*Work to complete*. Could the lines from the one with "How large is the distance between" through the end of the listing be restated exactly, with nothing else included?

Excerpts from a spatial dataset
--

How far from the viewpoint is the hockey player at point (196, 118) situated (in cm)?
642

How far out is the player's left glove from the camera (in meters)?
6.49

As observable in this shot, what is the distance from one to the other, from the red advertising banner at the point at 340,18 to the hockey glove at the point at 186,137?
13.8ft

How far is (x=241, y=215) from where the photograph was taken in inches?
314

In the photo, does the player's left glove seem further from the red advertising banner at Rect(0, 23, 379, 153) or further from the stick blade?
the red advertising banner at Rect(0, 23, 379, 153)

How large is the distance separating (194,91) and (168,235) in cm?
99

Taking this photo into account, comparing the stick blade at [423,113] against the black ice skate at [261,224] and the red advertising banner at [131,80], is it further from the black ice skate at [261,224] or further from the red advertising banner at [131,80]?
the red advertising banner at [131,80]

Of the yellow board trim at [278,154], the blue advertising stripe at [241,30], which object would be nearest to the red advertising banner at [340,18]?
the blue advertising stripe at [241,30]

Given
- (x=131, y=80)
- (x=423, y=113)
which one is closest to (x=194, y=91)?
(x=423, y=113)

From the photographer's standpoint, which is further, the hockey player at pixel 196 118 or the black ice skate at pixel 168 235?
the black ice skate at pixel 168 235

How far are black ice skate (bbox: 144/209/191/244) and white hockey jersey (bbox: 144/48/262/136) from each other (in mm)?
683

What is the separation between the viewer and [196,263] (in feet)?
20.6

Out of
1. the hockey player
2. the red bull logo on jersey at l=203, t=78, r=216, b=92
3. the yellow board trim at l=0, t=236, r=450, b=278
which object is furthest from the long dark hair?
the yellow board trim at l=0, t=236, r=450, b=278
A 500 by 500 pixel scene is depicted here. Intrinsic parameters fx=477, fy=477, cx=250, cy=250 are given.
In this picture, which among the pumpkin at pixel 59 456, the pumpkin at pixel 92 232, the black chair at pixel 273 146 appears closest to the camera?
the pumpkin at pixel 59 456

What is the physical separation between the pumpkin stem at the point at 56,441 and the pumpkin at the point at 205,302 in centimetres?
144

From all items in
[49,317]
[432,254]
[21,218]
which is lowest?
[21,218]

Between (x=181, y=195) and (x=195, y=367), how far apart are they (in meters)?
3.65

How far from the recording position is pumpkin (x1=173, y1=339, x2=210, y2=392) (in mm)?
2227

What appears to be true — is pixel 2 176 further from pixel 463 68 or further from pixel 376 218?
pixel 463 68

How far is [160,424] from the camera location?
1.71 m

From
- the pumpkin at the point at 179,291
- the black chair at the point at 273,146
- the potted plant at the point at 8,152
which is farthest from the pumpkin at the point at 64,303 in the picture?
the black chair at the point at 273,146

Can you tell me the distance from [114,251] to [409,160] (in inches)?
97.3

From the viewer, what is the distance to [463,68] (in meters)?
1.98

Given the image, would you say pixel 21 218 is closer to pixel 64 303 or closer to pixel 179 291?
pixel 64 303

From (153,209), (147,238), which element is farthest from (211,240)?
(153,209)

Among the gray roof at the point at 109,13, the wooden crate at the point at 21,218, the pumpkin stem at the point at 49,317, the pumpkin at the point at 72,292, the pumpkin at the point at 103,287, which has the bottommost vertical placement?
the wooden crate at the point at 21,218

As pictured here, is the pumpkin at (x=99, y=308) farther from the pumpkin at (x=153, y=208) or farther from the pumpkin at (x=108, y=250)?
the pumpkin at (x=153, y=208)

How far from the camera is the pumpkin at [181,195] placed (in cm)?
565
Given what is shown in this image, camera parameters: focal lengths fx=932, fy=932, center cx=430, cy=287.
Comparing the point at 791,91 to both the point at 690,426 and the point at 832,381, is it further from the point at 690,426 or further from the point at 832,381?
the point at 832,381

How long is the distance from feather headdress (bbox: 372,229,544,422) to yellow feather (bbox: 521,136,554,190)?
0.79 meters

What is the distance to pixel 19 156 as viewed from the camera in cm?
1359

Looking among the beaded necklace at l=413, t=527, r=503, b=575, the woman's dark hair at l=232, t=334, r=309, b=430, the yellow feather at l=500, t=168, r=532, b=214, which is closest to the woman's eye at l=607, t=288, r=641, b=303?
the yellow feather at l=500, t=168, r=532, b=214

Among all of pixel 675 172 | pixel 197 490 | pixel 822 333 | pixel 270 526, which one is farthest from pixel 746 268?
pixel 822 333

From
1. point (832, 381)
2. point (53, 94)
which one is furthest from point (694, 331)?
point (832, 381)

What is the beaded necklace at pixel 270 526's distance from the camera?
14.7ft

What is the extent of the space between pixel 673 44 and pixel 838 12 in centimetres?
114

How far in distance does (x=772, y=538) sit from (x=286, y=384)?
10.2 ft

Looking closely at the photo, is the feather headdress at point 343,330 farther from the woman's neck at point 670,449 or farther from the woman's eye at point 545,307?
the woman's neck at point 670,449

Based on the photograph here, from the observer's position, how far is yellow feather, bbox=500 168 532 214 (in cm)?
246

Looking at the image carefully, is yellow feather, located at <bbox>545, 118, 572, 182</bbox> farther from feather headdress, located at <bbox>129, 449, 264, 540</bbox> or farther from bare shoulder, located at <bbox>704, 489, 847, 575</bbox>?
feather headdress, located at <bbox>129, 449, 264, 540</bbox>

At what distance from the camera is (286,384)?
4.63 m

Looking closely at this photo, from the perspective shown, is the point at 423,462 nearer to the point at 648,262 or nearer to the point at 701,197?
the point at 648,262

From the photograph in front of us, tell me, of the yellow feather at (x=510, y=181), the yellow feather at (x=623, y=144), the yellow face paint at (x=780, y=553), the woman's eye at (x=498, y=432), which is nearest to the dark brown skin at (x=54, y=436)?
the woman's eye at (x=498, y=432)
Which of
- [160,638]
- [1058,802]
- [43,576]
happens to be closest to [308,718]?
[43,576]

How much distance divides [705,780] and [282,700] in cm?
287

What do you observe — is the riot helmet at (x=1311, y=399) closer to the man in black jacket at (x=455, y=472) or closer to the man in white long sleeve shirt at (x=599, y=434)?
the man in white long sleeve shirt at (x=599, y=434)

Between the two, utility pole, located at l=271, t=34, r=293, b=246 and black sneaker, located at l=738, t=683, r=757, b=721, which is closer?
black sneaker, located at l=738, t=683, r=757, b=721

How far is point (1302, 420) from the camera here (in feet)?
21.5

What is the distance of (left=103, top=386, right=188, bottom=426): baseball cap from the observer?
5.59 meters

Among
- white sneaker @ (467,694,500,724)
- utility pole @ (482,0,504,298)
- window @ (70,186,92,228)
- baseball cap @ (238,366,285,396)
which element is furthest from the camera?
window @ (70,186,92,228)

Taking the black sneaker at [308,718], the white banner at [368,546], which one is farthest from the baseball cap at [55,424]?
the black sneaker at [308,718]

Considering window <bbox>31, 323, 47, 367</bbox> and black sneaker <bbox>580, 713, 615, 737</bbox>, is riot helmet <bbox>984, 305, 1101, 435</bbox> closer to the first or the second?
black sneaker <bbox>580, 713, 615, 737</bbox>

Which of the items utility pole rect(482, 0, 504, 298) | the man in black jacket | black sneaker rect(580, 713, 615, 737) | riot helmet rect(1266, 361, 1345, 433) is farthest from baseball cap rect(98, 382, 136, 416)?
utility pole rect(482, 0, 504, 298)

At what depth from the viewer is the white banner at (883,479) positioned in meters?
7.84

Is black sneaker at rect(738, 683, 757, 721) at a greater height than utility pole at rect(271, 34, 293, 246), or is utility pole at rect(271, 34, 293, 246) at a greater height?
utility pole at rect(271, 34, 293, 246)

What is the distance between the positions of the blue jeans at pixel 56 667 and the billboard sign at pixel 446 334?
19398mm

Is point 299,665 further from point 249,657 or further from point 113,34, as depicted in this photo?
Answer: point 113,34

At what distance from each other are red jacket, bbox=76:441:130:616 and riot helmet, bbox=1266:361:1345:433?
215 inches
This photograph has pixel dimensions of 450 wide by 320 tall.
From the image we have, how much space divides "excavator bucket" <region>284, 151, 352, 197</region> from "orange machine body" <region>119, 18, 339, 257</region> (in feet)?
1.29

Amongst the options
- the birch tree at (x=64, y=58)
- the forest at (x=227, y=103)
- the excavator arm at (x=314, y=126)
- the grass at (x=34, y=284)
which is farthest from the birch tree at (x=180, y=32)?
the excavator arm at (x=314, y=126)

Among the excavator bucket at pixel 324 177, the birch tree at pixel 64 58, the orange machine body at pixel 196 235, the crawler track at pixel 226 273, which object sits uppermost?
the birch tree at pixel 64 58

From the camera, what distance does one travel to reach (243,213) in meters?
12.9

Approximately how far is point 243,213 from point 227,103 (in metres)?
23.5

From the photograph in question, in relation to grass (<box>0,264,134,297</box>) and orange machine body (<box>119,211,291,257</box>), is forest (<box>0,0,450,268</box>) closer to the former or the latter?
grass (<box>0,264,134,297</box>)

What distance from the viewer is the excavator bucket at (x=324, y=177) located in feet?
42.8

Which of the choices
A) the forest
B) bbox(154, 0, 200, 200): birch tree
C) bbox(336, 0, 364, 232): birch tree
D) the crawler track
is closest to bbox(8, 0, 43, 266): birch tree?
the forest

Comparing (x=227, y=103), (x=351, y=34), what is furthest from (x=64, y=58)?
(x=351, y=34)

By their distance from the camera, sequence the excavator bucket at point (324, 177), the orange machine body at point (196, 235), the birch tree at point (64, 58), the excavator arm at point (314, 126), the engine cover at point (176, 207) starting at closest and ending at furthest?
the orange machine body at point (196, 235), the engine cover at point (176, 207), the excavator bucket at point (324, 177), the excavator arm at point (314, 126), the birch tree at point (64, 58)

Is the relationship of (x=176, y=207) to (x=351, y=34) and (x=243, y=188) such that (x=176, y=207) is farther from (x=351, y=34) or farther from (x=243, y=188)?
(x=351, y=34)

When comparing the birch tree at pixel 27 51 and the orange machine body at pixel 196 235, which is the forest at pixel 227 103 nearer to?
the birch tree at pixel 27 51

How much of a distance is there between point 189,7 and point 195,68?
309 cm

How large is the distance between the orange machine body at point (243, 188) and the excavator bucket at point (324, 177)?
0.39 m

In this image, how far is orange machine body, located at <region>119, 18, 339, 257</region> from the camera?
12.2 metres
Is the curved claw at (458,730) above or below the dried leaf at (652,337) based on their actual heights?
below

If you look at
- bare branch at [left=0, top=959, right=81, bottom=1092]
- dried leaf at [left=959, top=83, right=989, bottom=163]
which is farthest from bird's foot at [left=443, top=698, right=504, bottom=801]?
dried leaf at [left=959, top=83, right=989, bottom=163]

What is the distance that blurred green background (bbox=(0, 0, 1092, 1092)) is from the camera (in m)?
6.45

--

*Complete output*.
How large is the distance between the orange machine body at point (243, 188) and the excavator bucket at point (324, 177)?
0.39 m

In this image, how far is orange machine body, located at <region>119, 18, 339, 257</region> from the camera?
12.2 metres
Is the curved claw at (458,730) above or below the dried leaf at (652,337) based on their actual heights?
below

If you look at
- bare branch at [left=0, top=959, right=81, bottom=1092]
- dried leaf at [left=959, top=83, right=989, bottom=163]
which is farthest from bird's foot at [left=443, top=698, right=504, bottom=801]?
dried leaf at [left=959, top=83, right=989, bottom=163]

What is the distance that blurred green background (bbox=(0, 0, 1092, 1092)) is from the camera (in m)?
6.45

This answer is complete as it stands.